I'm going to say this was my favorite render from the P4 days...  Can't believe I built that mech almost 20 years ago on an Amiga 4000, and haven't built one since.  Bummer.

(And yes, it's the same mech as the one in my avatar pic which was rendered in trueSpace 4.  I could never figure out how to get it into Poser as anything more than a static prop.  Well, I could do it now probably if it were still up to my standards. :bored:)


momodot ( ) posted Thu, 27 February 2014 at 2:38 PM

Moogal, that's a cool render. Yeah, new tech is nice. I am just fascinated by the old super Poser 4 specific look and miss it sometimes. Wish there was an archive of that weird old stuff.

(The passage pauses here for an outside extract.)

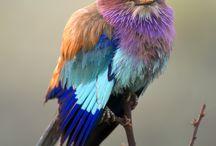 Aves / Aves do mundo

Renderotica used to have some wild Poser 3/4 stuff up but I'm sure those artists are long gone from the gallery now... Definitely no uncanny valley issues with Poser 4... it had such a specific lo-fi 3D look to it though... almost toon-like to my 2014 eyes. Its not that I am against progress... I guess I just wish old and new mediums co-existed more. Silent-film and talkies etc. Not the old stuff only but new stuff in the old forms. I miss some of my old mid-nineties art-making software that won't run on modern machines, I'm glad for my new software but I still do miss my old software.



moogal ( ) posted Thu, 27 February 2014 at 6:52 PM

Quote - Moogal, that's a cool render. Yeah, new tech is nice. I am just fascinated by the old super Poser 4 specific look and miss it sometimes. Wish there was an archive of that weird old stuff. Renderotica used to have some wild Poser 3/4 stuff up but I'm sure those artists are long gone from the gallery now... Definitely no uncanny valley issues with Poser 4... it had such a specific lo-fi 3D look to it though... almost toon-like to my 2014 eyes.

Thanks!...

If you really like the P4 look, maybe spend more time with the preview renderer... They are very similar in terms of limitations and shading results.  P4 render can do bump maps, preview can get a similar look if bump maps are pre-converted to normal maps... P4 can use more shadow casting lights as well, but preview calculates them much faster.  Otherwise, they seem pretty similar.  My image would have looked even better with bumpmapping, but at that time I did not know how to unwrap the model (which was also a single .obj).